Pętla na szyi krwawego dyktatora Libii Muammara Kaddafiego (69 l.) zaciska się. Rebelianci wdarli się do bastionu despoty - stolicy kraju Trypolisu. Libijczycy, którzy walczą o obalenie rządzącego od 42 lat krajem tyrana, twierdzą, że jego koniec jest bliski. Otoczyli bowiem już budynki rządowe, w których się zaszył.

Z ogarniętego walkami miasta uciekają mieszkańcy. Wśród nich jest Polka z trójką dzieci. Kobieta miała wsiąść na statek, który przypłynął po uciekinierów. Jednostka została jednak ostrzelana i musiała opuścić port. Polka i dzieci będą oczekiwać na kolejną okazję powrotu do Polski.

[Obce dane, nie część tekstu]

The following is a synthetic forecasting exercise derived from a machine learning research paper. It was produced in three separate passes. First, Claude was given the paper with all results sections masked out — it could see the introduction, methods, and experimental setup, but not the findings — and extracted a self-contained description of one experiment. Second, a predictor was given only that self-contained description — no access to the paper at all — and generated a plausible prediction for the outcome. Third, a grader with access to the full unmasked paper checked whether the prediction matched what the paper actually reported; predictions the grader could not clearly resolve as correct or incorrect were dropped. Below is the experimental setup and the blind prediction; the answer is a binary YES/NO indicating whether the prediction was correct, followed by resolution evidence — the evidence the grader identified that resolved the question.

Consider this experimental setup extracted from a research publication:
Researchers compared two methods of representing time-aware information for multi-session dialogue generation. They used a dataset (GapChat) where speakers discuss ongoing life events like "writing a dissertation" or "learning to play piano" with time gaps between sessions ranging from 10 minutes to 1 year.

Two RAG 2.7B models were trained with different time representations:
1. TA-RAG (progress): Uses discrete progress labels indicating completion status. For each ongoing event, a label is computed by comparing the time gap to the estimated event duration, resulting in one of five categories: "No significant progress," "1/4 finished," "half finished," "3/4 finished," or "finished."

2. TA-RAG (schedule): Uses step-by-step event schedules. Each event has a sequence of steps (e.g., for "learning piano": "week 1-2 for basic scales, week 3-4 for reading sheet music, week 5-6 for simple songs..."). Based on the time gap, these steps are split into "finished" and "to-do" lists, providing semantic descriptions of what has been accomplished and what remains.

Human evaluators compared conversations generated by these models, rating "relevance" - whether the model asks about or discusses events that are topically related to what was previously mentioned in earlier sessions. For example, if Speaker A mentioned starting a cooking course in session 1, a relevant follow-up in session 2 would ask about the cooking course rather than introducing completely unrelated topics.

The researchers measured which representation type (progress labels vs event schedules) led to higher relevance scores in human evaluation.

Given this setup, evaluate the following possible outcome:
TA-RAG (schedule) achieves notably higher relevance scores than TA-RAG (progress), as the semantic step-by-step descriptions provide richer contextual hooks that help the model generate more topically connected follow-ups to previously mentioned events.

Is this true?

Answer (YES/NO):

Tymczasem walki w Trypolisie wkraczają w decydującą fazę.

- Godzina zero rozpoczęła się. Powstańcy w Trypolisie stanęli do walki - obwieścił Abdel Hafiz Ghoga, wiceprzewodniczący powstańczej Narodowej Rady Tymczasowej. Atak rebeliantów na Trypolis poprzedziły bombardowania NATO. Do stolicy zbliżają się też kolejne oddziały powstańcze. Po informacjach o wybuchu powstania w Trypolisie, na ulice Bengazi, bastionu rebeliantów, wyległy tłumy cieszących się Libijczyków. Kaddafi zaś w przemówieniu wyemitowanym przez miejscową telewizję nazwał buntowników szczurami i zdrajcami. Amerykańska prasa podaje, że dyktator zdaje sobie sprawę, że w razie klęski czeka go stryczek. I już planuje swoją ucieczkę do Tunezji.